Below are the records. Retype exactly the lines between the lines holding "Consider this experimental" and "- CompanyDepot V1", inclusive.

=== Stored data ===
-- Opening Marker --
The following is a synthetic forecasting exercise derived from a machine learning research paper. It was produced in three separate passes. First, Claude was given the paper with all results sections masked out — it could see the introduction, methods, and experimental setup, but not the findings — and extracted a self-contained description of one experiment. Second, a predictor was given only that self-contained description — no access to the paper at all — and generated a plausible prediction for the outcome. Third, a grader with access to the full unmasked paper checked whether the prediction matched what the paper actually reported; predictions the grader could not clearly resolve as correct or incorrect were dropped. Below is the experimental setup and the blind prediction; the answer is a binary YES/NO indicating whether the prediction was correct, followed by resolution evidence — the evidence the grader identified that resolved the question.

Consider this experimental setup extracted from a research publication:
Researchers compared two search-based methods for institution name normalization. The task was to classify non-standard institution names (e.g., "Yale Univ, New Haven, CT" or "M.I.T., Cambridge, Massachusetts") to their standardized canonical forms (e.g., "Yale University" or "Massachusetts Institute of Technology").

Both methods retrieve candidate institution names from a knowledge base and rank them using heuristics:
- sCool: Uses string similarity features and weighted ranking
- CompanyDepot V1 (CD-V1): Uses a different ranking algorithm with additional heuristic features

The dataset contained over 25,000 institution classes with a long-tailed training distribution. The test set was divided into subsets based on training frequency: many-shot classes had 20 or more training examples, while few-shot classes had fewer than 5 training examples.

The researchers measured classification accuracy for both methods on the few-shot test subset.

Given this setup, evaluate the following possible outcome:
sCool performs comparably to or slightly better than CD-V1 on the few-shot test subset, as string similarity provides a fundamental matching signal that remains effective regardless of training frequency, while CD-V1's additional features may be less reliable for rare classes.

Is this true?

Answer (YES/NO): NO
-- Closing Marker --
=== RESULT OF THE EXERCISE ===
Consider this experimental setup extracted from a research publication:
Researchers compared two search-based methods for institution name normalization. The task was to classify non-standard institution names (e.g., "Yale Univ, New Haven, CT" or "M.I.T., Cambridge, Massachusetts") to their standardized canonical forms (e.g., "Yale University" or "Massachusetts Institute of Technology").

Both methods retrieve candidate institution names from a knowledge base and rank them using heuristics:
- sCool: Uses string similarity features and weighted ranking
- CompanyDepot V1 (CD-V1): Uses a different ranking algorithm with additional heuristic features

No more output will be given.